[Stated goal]
Return the lines beginning at the one that contains "Of point 81,242" and continuing to the end of the entries, including both ends, exactly as written and nothing else.

[Some records]

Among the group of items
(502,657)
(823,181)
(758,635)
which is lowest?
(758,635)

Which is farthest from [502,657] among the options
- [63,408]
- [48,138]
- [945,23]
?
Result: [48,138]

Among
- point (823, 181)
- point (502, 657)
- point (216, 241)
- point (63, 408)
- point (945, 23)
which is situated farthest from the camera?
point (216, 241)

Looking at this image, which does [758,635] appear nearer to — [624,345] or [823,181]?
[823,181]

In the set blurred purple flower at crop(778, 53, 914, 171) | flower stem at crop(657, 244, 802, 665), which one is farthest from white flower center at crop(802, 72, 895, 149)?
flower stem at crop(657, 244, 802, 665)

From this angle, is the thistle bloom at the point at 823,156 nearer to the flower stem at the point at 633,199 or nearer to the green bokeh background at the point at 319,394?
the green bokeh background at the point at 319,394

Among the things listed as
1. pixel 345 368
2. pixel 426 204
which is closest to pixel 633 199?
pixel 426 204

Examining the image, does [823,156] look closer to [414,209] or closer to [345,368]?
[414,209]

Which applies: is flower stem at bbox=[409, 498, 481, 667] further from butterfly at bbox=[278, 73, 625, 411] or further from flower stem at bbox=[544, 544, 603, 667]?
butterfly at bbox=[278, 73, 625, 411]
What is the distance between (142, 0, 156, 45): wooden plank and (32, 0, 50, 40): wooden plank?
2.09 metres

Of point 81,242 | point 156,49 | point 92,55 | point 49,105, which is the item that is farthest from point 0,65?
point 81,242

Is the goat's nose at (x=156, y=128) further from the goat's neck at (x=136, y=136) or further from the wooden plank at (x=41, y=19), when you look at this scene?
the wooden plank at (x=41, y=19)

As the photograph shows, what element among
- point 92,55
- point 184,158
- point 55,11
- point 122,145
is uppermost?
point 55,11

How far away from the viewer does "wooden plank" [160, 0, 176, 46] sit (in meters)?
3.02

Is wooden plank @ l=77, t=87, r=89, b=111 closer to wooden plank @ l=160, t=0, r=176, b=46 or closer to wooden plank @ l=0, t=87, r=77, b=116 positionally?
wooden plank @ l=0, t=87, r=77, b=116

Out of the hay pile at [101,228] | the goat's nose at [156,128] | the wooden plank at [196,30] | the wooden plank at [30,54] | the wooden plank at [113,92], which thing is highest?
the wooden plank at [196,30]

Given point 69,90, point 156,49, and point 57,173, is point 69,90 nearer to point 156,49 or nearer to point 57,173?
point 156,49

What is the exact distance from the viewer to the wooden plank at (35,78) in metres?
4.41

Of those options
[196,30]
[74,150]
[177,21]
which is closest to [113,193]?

[Output below]
Of point 81,242 | point 156,49 | point 92,55 | point 49,105, which is the item that is farthest from point 0,65?
point 81,242

Is the goat's nose at (x=156, y=128) further from the goat's neck at (x=136, y=136) or further from the wooden plank at (x=41, y=19), when you look at this scene?
the wooden plank at (x=41, y=19)

As the photograph shows, what element among
- point 92,55
- point 184,158
- point 55,11
- point 122,145
is uppermost?
point 55,11

How far away from the viewer does "wooden plank" [160, 0, 176, 46] sit (in meters)?
3.02

Is wooden plank @ l=77, t=87, r=89, b=111 closer to wooden plank @ l=160, t=0, r=176, b=46 or closer to wooden plank @ l=0, t=87, r=77, b=116 positionally?
wooden plank @ l=0, t=87, r=77, b=116

Out of the hay pile at [101,228] | the goat's nose at [156,128] | the wooden plank at [196,30] | the wooden plank at [30,54] | the wooden plank at [113,92], which thing is highest?
the wooden plank at [196,30]

Given point 69,90, point 156,49, and point 57,173, is point 69,90 nearer to point 156,49 or nearer to point 57,173?
point 156,49

What is the exact distance from the viewer to the wooden plank at (35,78) in metres?
4.41

Of those options
[196,30]
[74,150]
[177,21]
which is closest to [113,193]?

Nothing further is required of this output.